§ **Page text**
--- BEGIN ---
This information update is brought to you by The Department of Electrical and Computer Engineering at The University of Texas at El Paso.

 
UTEP's first million-transistor chip

Researchers at the University of Texas at El Paso in collaboration with a local engineering company (XL-Synergy, LLC) have created a one million transistor chip the size of a pencil eraser.

The chip mathematically detects problems in the power of household appliances in order to improve safety and prevent fault-induced fires.

XL-Synergy provided the computationally-intensive algorithm and the team at UTEP - which included a professor and 6 graduate students - designed and implemented the chip to perform the algorithm in real time.

The chip provided a platform for the team at UTEP to investigate new design techniques to improve the energy efficiency of computer chips. Furthermore, the project allowed the graduate students to get a taste of real industrial-strength chip design - similar to what they will experience at companies like Intel or IBM.

"The design of this chip demonstrates the high caliber of our engineering program and what UTEP is capable of ", said Ernie Martinez, a graduate student whose role was implementing the chip.
--- END ---
Data pulled from a collection
--- BEGIN ---
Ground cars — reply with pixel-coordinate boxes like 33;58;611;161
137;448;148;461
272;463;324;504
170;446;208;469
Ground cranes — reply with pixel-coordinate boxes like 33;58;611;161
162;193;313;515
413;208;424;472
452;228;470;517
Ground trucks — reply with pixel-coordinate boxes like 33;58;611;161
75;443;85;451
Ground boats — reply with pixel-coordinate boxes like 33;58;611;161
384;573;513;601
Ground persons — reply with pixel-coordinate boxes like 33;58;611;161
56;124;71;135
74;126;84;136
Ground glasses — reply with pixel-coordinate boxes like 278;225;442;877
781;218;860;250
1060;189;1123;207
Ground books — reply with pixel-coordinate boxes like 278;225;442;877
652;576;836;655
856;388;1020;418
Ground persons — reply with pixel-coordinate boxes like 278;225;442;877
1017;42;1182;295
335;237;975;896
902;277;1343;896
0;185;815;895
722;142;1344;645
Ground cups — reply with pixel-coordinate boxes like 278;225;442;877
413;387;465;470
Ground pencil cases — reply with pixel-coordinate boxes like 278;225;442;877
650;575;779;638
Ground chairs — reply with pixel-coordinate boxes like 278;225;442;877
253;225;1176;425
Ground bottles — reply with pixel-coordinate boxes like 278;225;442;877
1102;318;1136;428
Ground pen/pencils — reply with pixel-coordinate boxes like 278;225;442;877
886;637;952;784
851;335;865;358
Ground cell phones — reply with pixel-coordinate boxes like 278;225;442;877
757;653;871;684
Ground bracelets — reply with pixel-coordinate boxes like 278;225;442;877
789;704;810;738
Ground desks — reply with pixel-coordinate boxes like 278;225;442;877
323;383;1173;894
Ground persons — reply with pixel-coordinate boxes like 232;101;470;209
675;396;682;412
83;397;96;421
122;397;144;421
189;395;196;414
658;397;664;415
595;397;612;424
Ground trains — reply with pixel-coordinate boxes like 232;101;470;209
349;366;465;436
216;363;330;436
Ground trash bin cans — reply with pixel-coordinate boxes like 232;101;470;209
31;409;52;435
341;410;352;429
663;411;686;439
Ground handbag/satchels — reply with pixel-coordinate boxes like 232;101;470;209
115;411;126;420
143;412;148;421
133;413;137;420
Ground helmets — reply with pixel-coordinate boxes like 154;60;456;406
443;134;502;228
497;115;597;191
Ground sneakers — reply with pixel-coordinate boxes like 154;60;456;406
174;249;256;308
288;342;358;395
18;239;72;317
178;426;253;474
--- END ---
§ **Short problem**
In the chip article:
(a) How many graduate students were on the UTEP team?
(b) What did XL-Synergy provide for the project?
(c) What was Ernie Martinez's role?
The material above is separate from the chip article.

§ **Worked solution**
(a) Six.
(b) The computationally-intensive algorithm.
(c) Implementing the chip.